Continue the essay below about AI competition shifting to the agent runtime, starting after its last sentence.

*** GIVEN PASSAGE ***

Evals, provenance, and execution controls are merging into the agent runtime. The advantage is shifting from model quality to who owns the deployment surface.

The Moat Moved to the Runtime

Competition in AI is usually framed as a contest over the model: better weights, bigger context, higher scores on the benchmark of the month. That frame is losing explanatory power. Three recent signals point elsewhere. The fight is moving to the deployment surface, and evaluation and safety are being pulled inside the runtime that runs the agent.

Three signals, one direction

If reports hold, OpenAI has moved to acquire Promptfoo, an evaluation tooling company. Buying an eval vendor is a bet on owning the layer where teams decide whether an agent is behaving, not on scoring a model on a leaderboard.
GitHub has published a threat model and security architecture for running agents inside GitHub Actions. It documents safety as a property of the execution environment: how the platform helps you run agents safely, built in rather than commissioned as an outside report.
OpenClaw's 2026.3.8 release added ACP provenance, backup verification, and SSRF hardening. These ship as native runtime features rather than add-on audits.

The pattern: capabilities that used to sit outside the system as an external check are being absorbed into the system as built-in behavior.

The inversion

Independent evaluation was supposed to be a check on the platform. An outside eval harness, a third-party audit, a red team you did not employ. The value of that arrangement was distance. The referee was not on the home team.

Absorbing evals and safety into the runtime removes that distance, and that is why it is strategically valuable. Whoever owns the runtime shapes the default definition of "passing," holds the provenance trail that says what ran, and sets the controls that decide what an agent is allowed to do. That control is not total. Enterprise buyers can still demand external telemetry, standardized formats, or independent audits. But the default path runs through the platform, and defaults are sticky. A feature that looked neutral becomes a moat once it lives inside the platform. Ownership of the measurement can be worth more than being good at the thing being measured.

*** End of GIVEN PASSAGE ***
*** EXTRACTED MATERIAL ***

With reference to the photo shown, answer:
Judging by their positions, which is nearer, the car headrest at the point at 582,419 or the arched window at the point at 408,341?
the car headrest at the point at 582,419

*** End of EXTRACTED MATERIAL ***
*** EXTRACTED MATERIAL ***

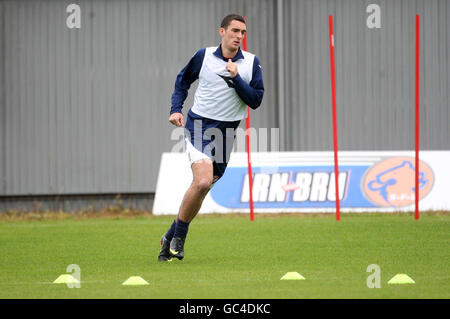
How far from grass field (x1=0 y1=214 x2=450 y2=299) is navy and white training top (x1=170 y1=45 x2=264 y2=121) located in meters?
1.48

*** End of EXTRACTED MATERIAL ***

- **ANSWER BELOW**
The practical consequence: a slightly worse model on a surface that controls evaluation, provenance, and execution can beat a slightly better model that has to import those things from outside. Model quality is converging and copyable. The runtime is neither.

What the runtime actually holds

Provenance. A record of which agent did what, with what inputs. This is trust infrastructure, and it compounds. The longer it runs, the harder it is to reconstruct elsewhere.
Execution controls. SSRF hardening and sandboxing decide what an agent can reach. These are policies enforced at the boundary, not properties of the model.
Backup and verification. Recoverability is a platform guarantee, not a prompt.
Evaluation. If your definition of correct behavior is enforced by the same system that runs the behavior, switching platforms means rewriting your standards, not just your prompts.

Each of these raises switching cost, and none is settled by picking a better base model.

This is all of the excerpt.